MEDENİYET DEDİĞİN...

Mehtap DEMİR 15 Kas 2020

Mehtap DEMİR
Tüm Yazıları
İnanmazsınız ama medeniyet dediğin, teknoloji ve inşaatla olmuyor...

Yaşam alanımız sokaklar

Pandemi sürecinde alınan bir kararla artık tüm ülkede açık alanlarda otobüs durakları, parklar, sokaklar, uzun uzun binaların kapı önlerinde sigara içilmeyecek...

Dolayısıyla sokaklarda sigara izmariti olmayacak, ne güzel haber...

Bir de sokaklarda

Pet şişeler

Kağıt mendiller

Naylon poşetler

Ambalaj kutuları kağıtları

Ev hayvanlarının dışkıları

Ve en son icadımız maske atıkları

Olmasa...

İnanmazsınız ama medeniyet dediğin, teknoloji ve inşaatla olmuyor...

Yaşam kaliten yürüdüğün sokaktan bellidir

Diyelim mi?

***

Sanatla alakalı bir kurum kurarken…

“Biz” kavramının hakkını verin,

“Biz” kavramını çevrenizdeki üç-beş kişi ile gölgelemeyin

Farklı bilim insanlarına da sanat yapıcılarına da ulaşın

Mevcut potansiyeli daha etkili elden geçirin,

Var olanı güncellemeden, yanlış ‘alternatifleri’ doğruymuş kabul etmeyin…

En önemlisi de

Cumhurbaşkanı Erdoğan’ın “Kültür sanat meselesini en az terörle mücadele, dış politika, temel hizmet alanları kadar önemli bir beka meselesi olarak görüyorum” sözünü doğru okuyun…

Kültür ve sanat

Devletin çok ciddi bir alanı olarak görülürse...

nitelikli insan kaynağı,

güncellenmiş hizmet içi eğitimlerle niteliği artırılmış yönetim mekanizmalarıyla işletilirse,

ancak o şekilde tüm dünyaya örnek olur.

***

Sanat sadece üretim değil yönetim ister

Yeni sanatlar ve sanatçı anlayışı,

bireysel üretim ve romantizm üzerine kurulu değil,

Kolektif çalışmayı, projelendirmeyi ve kaynağı bulmayı gerektirir.

Tabi ki fikir önemli temel

Ama sanatta girişimcilik artık,

olmazsa olmaz...

İnteraktif sanat sürecin içinde deneyimleme,

izleyici/dinleyici katılımıyla izlenim ve işlevselliğe dayalıdır.

Süreç, 

inovasyon/ girişimcilik projelendirme ve swot analizlerine göre, yönetmeyi gerektiriyor.

Ve dijitalleşme, sistemli bir düşün ilerlemesi ister.

teknolojik olanaklar sanatsal verinin üretiminden tüketimine her anında var

ancak düşün, insan eseridir…

Çeşitlilik, artık sanatlar arasında bir tür biçim gibi…

Sınırlar yok,

artık dünyadaki coğrafi ve kültürel sınırlar daha geçişken ve karma

mesela Türk müziği ve batı müziği gibi kavramlar artık iç içe geçmeye başladı…

Önce sentez ardından melez adımlarını tamamladı ve fabrika ayarlarına geri döndü...

Sanat eğitimi içerisinde de bu yeniliklerin olmadığı her türlü

“yeni” kurum, kuruluş, okul

“yeni” değildir!

Günün sözü

Uzun süre uçuruma bakarsan,

Uçurum da sana bakar…

Friedrich Nietzsche

Kafkasların sanat mabedi: Şuşa

Azerbaycan’ın kültür can damarı, 28 yıl sonra işgalden kurtarıldı.

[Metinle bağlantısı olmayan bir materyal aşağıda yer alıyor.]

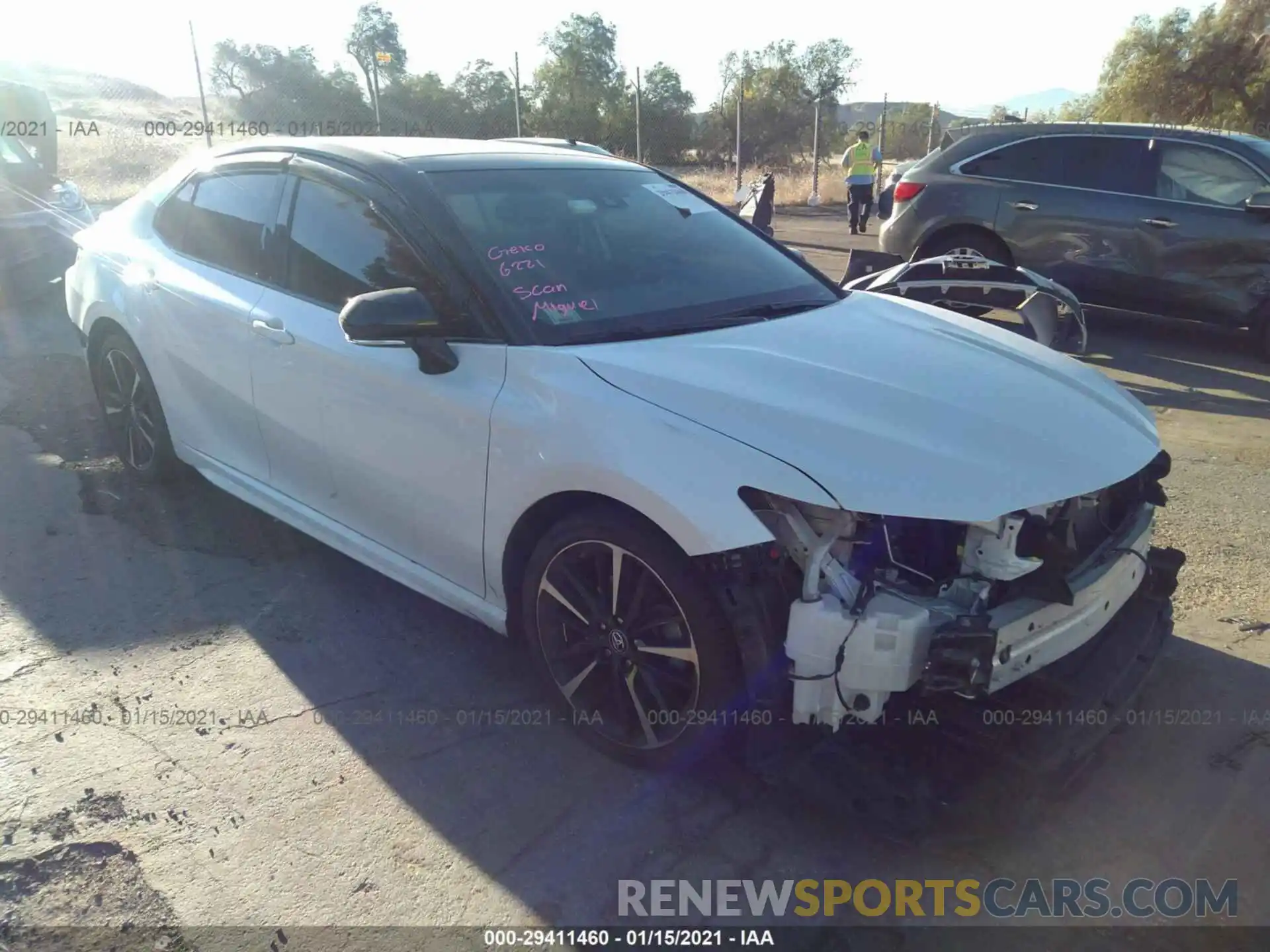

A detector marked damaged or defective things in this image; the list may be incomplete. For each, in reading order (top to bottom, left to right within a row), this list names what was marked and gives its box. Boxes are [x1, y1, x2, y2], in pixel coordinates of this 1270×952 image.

Şuşa "Azerbaycan'ın müzik beşiği", "Kafkasların" sanat mabedi olarak adlandırılıyor.

Ayrıca Azerbaycan mimarisinin de kalbi…

Şuşa bir açık hava müzesi.

Keza 1977'de tarihi ve mimari koruma alanı ilan edilmişti.

8 Mayıs 1992 yılındaki Ermenistan işgali sonrasındaysa şehirde Azerbaycan'a ait binlerce eser ya tahrip edildi ya da yok edildi…

1752'de kurulan Şuşa, hem tarihi hem de seçkin bilim ve kültür insanının doğduğu, büyüdüğü kent olması hasabiyle önemli.

Elbette sadece Azerbaycan için değil, dünya için önemli bir nokta.

Şuşa’nın dünya kültüründeki yerine, etkisine daha ayrıntılı bir yazıyla önümüzdeki hafta devam edeceğiz çünkü öyle bir kentin hakkı küçük paragraflara sığmaz.